Passage for review
<<<<
Patent Description:
Bulk material handling apparatus such as silos, hoppers, chutes, drums, conveyors, and so on, invariably suffer from accumulation of the bulk material being handled that progressively reduces their effectiveness. This is particularly the case with bulk materials which tend to agglomerate under certain conditions. One example of such materials includes cementitious materials which may become adhesive to the apparatus under certain conditions of moisture or atmospheric humidity. In the context of the present invention, the term 'accumulate' and its derivative terms are intended to encompass material agglomeration and other adhesive materials and processes, including lamination of material to apparatus surfaces.

With accumulation of material on apparatus surfaces, both short-term and long-term efficiency is compromised, with the flow of material along or through the apparatus being restricted or stopped completely, and the capacity and throughput of the apparatus reduced. Additionally, accumulation causes increased stresses on walls and bearings of the apparatus as the mass of material increases, reducing the lifespan of the apparatus, increasing maintenance requirements, and can reduce energy efficiency.

Accumulation may be affected by the design of the apparatus, or by the properties of the bulk material being handled. Some bulk materials are heavily prone to adhesion and accumulation on surfaces and are difficult to handle. Therefore, suitable methods of cleaning are required.

Common methods of cleaning include vibrators, air cannons, aeration pads, and scrapers. These are effective, but often require a significant amount of energy, and may result in gradual damage to the device.

Rotary drums can be used for a variety of purposes, including rotary drying and cooling, granulation, cleaning, or coating and can be used to achieve many goals across numerous industries and for a wide range of materials, particularly bulk materials. Specific, but nonlimiting, example applications include agriculture (such as processing of manure, compost or NPK fertiliser), metallurgy (such as metal ore processing), minerals (such as limestone dust or mine tailings), pharmaceuticals (such as tablet coating), waste processing (for example, gas cleaning residues), manufactured aggregate production and food (such as sugar).

Rotary drums are versatile and reliable but may incur issues when handling more difficult bulk materials. Build-up can occur as material adheres to itself and to the wall of the drum. Scrapers acting on the interior of the drum are commonly employed, but the rotation of the drum may be adversely affected when the scraper comes into contact with a large, built-up mass of material. This may also affect the quality of the material being processed. Equally, wear upon the drum and the scraper itself may be an issue.

It is with these problems in mind that the present invention has been devised.

The document <CIT> discloses a material handling system in accordance with the preamble of claim <NUM>.

In its broadest sense, the present invention is defined by the material handling system of claim <NUM>, which provides a material handling system comprising a rigid frame and a moveable liner, wherein the frame includes at least one aperture having an area and wherein the system comprises an actuator system for applying a force to a surface of the liner in the area of the aperture.

In the context of the present invention, the term 'cleaning' is not limited to complete removal of material and includes reduction in the amount of material accumulated to the apparatus. In general, the invention concerns the transport and/or handling of a solid material. The solid material may be in the form of particles and/or aggregates (e.g. agglomerates formed from a mass of fragments or particles compacted together).
>>>>
Work instruction A
Reproduce everything in the patent description from "Common methods of" down to "(such as sugar).".
Work instruction B
Which four common cleaning methods does the patent description name?
Work instruction C
Continue the patent description on bulk material handling from where it stops.
The material after this point has nothing to do with the patent description on bulk material handling.

Provided records
<<<<
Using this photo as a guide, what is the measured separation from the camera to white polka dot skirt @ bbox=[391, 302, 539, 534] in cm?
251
>>>>
<<<<
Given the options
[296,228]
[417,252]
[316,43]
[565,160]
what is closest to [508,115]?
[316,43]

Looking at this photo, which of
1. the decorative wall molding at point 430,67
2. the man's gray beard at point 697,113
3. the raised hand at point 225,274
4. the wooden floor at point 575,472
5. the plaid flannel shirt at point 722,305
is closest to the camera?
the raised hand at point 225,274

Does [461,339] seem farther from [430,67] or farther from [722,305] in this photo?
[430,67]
>>>>
<<<<
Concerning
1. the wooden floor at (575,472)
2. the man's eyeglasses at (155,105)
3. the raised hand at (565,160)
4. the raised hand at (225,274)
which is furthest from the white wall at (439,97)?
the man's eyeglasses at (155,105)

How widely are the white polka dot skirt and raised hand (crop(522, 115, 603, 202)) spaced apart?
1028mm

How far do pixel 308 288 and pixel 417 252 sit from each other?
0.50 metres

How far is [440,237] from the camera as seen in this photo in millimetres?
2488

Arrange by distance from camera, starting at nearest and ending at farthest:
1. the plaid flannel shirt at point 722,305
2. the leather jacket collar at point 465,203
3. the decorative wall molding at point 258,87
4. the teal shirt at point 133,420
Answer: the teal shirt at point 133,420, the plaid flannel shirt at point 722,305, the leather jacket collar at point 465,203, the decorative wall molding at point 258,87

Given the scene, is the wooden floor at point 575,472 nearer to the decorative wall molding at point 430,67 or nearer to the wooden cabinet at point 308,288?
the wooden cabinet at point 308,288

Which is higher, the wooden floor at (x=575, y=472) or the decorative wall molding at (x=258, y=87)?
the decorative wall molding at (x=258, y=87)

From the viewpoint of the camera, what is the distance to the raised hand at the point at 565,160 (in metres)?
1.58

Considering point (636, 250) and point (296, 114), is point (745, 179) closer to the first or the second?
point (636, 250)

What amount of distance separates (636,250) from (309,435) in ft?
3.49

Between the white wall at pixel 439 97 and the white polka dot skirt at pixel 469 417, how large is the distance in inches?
>>>>
Task result A
Common methods of cleaning include vibrators, air cannons, aeration pads, and scrapers. These are effective, but often require a significant amount of energy, and may result in gradual damage to the device.

Rotary drums can be used for a variety of purposes, including rotary drying and cooling, granulation, cleaning, or coating and can be used to achieve many goals across numerous industries and for a wide range of materials, particularly bulk materials. Specific, but nonlimiting, example applications include agriculture (such as processing of manure, compost or NPK fertiliser), metallurgy (such as metal ore processing), minerals (such as limestone dust or mine tailings), pharmaceuticals (such as tablet coating), waste processing (for example, gas cleaning residues), manufactured aggregate production and food (such as sugar).

Task result B
Vibrators, air cannons, aeration pads, and scrapers.

Task result C
The invention also provides, in accordance with claim <NUM>, a method of handling and/or transporting a material with a material handling system as defined in claim <NUM>. The method comprises: (i) depositing the material onto a surface of a moveable liner and (ii) applying a force to a surface of the moveable liner to reduce or prevent accumulation (e.g. permanent accumulation) of the material on the surface of the moveable liner. The method may be performed with the material handling system of the invention.

Further aspects of the disclosure relate to a pellet and to a process for the preparation of one or more of the pellets.

The invention provides, in accordance with claim <NUM>, a process for the preparation of one or more pellets using a material handling system as defined in claim <NUM>. The process comprises: mixing fine particulates and a binder in a rotatable drum of a material handling system in accordance with the invention to form one or more pellets, wherein a force is applied to a surface of a moveable liner of the material handling system during the mixing of the fine particulates and the binder to reduce or prevent accumulation (e.g. permanent accumulation) thereof on the surface of the moveable liner.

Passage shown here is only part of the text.